Input data:
⟨

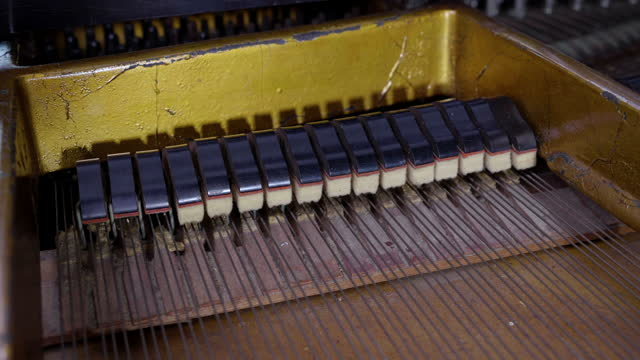 Closeup of Inside classic piano hammers strikes the strings.
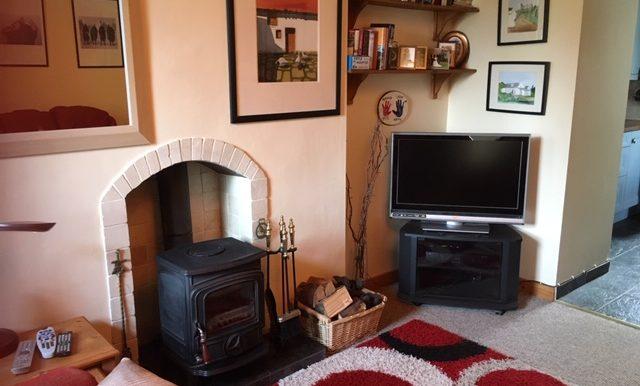 Mc Murray - Sitting room - tv and stove.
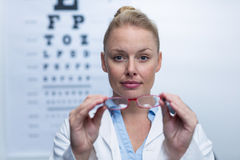 Beautiful female optometrist holding spectacles Royalty Free Stock Image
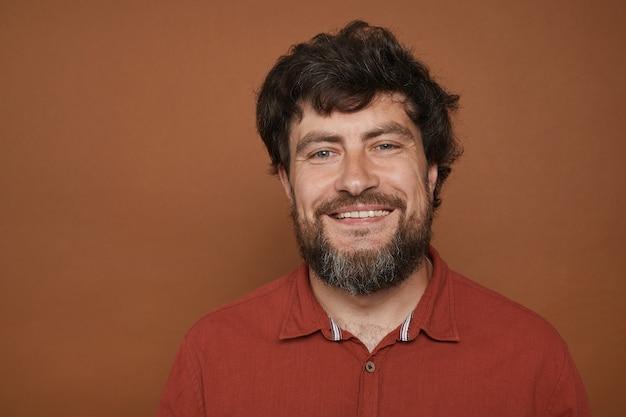 Portret van volwassen bebaarde man die lacht poseren op bruin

⟩

Work order: Could you restate the material word for word, omitting the pictures?

Exercise answer:
 Closeup of Inside classic piano hammers strikes the strings.
 Mc Murray - Sitting room - tv and stove.
 Beautiful female optometrist holding spectacles Royalty Free Stock Image
 Portret van volwassen bebaarde man die lacht poseren op bruin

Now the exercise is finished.